● FRAGMENTO PROPORCIONADO

Por Hernán Andrés Kruse.-

El miércoles 12 de marzo fue, reitero, un día aciago para nuestra democracia. Varios jubilados que protestaban (como lo vienen haciendo cada miércoles) y un buen número de hinchas (entre ellos algunos barras) fueron salvajemente reprimidos. Hubo dos escenas verdaderamente escalofriantes. La primera tuvo como protagonista a una jubilada de más de ochenta años y un fornido policía. En un momento dado el uniformado le asestó a la anciana un feroz golpe que la noqueó. La segunda tuvo como protagonistas a un reportero gráfico (Pablo Grillo) y un efectivo de Gendarmería. En un momento dado el uniformado lanzó una granada que se estrelló en la cabeza del joven trabajador, provocándole lesiones de extrema gravedad.

Hubo, a lo largo de nuestra ajetreada historia política e institucional, hechos tan violentos como los del miércoles 12 de marzo. Negarlo sería faltarle el respeto a nuestra memoria histórica. Pero en esta oportunidad cabe destacar dos hechos inéditos. Que yo recuerde nunca antes un policía se ensañó con una jubilada como lo hizo el uniformado con la señora octogenaria días pasados. Y nunca antes un presidente y su, en esta oportunidad, ministra de Seguridad, no ocultaron su “felicidad” por las consecuencias de la represión. En efecto, Milei y Bullrich no ocultaron el goce que les produjo el accionar despiadado de las fuerzas de seguridad. “Ganamos”, dijo en tono triunfal Bullrich, como si se hubiera tratado de un partido de fútbol. Por su parte, la diputada libertaria Lilia Lemoine afirmó descaradamente que “no se puede hacer un omelette sin romper un par de huevos”, comparando las cabezas de la jubilada y del reportero gráfico con un par de huevos.

Evidentemente tanto el presidente, como su ministra de Seguridad y la diputada libertaria no ocultan el disfrute de la crueldad porque se les antoja. Ellos son perfectamente conscientes de que un relevante sector del pueblo los acompaña en ese disfrute. Ahora bien, cabe que nos preguntemos lo siguiente: ¿por qué Milei, Bullrich y Lemoine tienen el tupé de dejar en evidencia su disfrute de la crueldad? Buceando en Google me encontré con un ensayo de Michel Wieviorka (Escuela de Altos Estudios en Ciencias Sociales de París) titulado “Violencia y crueldad” (Anales de la Cátedra de Francisco Suárez-2003). En una parte del paper analiza la relevancia de la situación. Para el autor la crueldad en el más alto nivel político surge cuando se dan ciertas condiciones. Tales condiciones son: la impunidad, el miedo y la cultura del odio. Si bien el autor alude a cuestiones extremas, como la guerra, me parece que su análisis ayuda a comprender lo que acontece hoy en nuestro país.

● MATERIAL SUMINISTRADO
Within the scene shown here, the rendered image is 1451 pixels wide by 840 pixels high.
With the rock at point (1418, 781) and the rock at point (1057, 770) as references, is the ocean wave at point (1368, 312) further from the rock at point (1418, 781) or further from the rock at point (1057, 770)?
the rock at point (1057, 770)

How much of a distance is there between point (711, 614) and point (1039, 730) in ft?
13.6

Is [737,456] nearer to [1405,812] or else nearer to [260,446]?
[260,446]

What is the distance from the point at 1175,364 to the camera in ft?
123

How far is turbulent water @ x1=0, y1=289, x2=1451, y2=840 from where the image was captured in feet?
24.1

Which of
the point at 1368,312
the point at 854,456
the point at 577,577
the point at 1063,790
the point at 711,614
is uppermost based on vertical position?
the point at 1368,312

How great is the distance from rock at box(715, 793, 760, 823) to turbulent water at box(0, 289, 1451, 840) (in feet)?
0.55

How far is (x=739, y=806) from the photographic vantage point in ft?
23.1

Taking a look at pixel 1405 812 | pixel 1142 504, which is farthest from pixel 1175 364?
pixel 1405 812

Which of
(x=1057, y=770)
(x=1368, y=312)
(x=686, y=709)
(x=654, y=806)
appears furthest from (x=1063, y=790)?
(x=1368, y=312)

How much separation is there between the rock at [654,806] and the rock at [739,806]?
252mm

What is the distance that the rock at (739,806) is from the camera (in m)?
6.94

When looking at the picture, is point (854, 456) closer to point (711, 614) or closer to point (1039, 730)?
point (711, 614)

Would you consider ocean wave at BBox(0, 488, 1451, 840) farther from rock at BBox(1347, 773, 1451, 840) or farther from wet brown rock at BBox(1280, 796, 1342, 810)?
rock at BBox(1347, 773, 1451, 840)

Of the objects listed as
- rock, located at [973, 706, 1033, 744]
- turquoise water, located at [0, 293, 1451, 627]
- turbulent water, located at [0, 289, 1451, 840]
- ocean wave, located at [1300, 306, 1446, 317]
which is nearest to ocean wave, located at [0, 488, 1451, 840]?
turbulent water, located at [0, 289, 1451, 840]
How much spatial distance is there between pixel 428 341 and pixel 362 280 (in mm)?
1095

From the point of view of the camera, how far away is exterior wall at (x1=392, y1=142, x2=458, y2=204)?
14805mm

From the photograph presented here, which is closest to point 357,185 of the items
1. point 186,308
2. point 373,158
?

● INSTRUCCIONES Y REQUISITOS
Retoma la columna sobre la represión del miércoles 12 de marzo y prosíguela a partir de su última oración. Las filas constituyen un material independiente de la columna.

● RESULTADO
Leamos a don Michel:

LA IMPUNIDAD

“La más evidente, la que se menciona en numerosos trabajos de investigación, o incluso en la obra ya citada de Primo Levi, es la convicción de la impunidad. La impunidad es indispensable para la crueldad. Puede ser proporcionada por las circunstancias (ausencia de testigos, por ejemplo, y en particular de periodistas), o aportada por las autoridades, que dejan hacer, que animan, que incluso legitiman la transgresión en nombre de un principio superior, frecuentemente en este caso, en nombre de un Estado. Desde el punto de vista de las democracias modernas, la crueldad es una transgresión doble: en relación con la ley y el Estado, por un lado, puesto que escarnece al derecho, y en relación con un valor moral, fijado desde hace mucho tiempo por el Quinto Mandamiento.

La convicción de la impunidad no basta para hacer posible la crueldad; hace falta también el aliento y la capacidad para romper el mandato moral de no matar. Por esto es por lo que el tema del remordimiento merece estar presente en toda reflexión sobre la crueldad: el sentimiento de haber roto con la moral al ser cruel, por ejemplo en tiempos de guerra, opera frecuentemente sobre algunos de los que se entregan a ella, haciéndoles difícil una existencia normal después de los hechos, invadiéndolos bajo la forma de una culpabilidad indecible.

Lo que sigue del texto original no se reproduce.